Jesuit Father Patrick T. Brannan died at Manresa Hall Jesuit Community on Jan. 24, 2017, at the age of 84.

He was born in Philadelphia, Pennsylvania, on July 16, 1932. He graduated from St. Joseph’s Prep and entered the Society of Jesus at the Novitiate of St. Isaac Jogues in Wernersville, Pennsylvania in 1950. He received both his B.A. and Licentiate in Philosophy from Loyola Seminary in Shrub Oak, New York, and his Bachelor and Doctorate of Sacred Theology from Woodstock College in Maryland. He was ordained a priest on June 16, 1963.

As a Jesuit scholastic, Fr. Brannan taught Latin and Greek at Scranton Prep and the University of Scranton. Following ordination, he taught the Classics at Cambridge University for two years before enrolling at Stanford University where he earned his Ph.D. in the classics. He then taught classics for another two years at the University of Scranton and spent a year in pastoral ministry at Fordham University. In 1973, Fr. Brannan went to Cardinal Glennon College in St. Louis where he served as a professor of philosophy, Greek and French for five years and an associate editor of the Catholic Central Union of America for a year. He taught classical literature at Gonzaga University for three years and then began an 11-year tenure at the St. Charles Borromeo Seminary in Philadelphia, first as a professor of classics and philosophy, and then as the chairman of classics and modern languages. While working at the Seminary, he also taught the classics for a year at Saint Joseph’s University and was the director of Apostleship of Prayer for the Archdiocese of Philadelphia for two years.

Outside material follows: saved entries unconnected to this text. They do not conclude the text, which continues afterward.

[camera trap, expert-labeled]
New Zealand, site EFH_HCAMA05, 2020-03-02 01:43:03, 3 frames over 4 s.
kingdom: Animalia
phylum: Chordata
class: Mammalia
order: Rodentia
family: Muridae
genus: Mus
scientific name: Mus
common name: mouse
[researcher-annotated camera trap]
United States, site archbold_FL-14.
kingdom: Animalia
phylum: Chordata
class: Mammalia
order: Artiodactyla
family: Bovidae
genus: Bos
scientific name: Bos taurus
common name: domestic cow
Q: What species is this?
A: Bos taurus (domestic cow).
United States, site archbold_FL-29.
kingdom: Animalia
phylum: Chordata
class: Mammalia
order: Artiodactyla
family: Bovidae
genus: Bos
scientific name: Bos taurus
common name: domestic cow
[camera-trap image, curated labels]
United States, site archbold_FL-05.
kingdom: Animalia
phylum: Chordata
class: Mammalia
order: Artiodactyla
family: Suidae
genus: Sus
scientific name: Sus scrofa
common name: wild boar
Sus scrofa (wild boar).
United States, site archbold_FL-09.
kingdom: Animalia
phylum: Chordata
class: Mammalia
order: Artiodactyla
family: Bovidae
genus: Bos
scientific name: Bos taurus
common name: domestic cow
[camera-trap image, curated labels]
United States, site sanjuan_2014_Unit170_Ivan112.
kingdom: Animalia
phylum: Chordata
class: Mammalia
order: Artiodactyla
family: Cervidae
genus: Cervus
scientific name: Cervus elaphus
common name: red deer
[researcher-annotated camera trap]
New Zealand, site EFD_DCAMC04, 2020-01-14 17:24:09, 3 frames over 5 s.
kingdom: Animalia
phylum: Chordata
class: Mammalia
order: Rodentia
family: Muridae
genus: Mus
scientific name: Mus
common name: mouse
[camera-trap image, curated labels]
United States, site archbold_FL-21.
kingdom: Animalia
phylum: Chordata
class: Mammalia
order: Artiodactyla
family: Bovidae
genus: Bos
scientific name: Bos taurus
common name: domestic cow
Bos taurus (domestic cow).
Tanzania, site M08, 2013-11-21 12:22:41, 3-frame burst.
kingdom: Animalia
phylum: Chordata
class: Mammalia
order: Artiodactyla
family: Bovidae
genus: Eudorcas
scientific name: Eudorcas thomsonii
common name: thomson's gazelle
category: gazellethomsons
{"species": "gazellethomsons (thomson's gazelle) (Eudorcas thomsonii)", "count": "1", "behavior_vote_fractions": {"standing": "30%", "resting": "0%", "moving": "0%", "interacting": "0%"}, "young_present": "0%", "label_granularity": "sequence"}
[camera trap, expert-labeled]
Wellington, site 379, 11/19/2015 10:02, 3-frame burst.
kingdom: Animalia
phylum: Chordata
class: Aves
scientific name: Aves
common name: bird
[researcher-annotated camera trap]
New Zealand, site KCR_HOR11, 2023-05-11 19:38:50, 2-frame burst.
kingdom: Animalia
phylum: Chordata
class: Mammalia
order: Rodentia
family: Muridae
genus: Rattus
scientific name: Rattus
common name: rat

In 1993, Fr. Brannan traveled to Rome and served for two years at the Jesuit Curia as assistant interpreter. He returned to the States in 1995, teaching theology and the classics at Our Lady of Guadalupe Seminary in Elmhurst, Pennsylvania, for four years, and then serving two years as a spiritual director and professor of classical languages at Sacred Heart Seminary in Detroit. Fr. Brannan began a series of 1-year assignments in 2001, including parochial vicar at St. Peter’s Church in Beaufort, South Carolina, chaplain at St. Joseph Communications in West Covina, California, and professor of Classics at the College of St. Thomas More in Fort Worth, Texas. He then spent four years in pastoral ministry at Loyola Blakefield High School in Baltimore and in 2008 became a pastoral minister at Saint Joseph’s University in Philadelphia.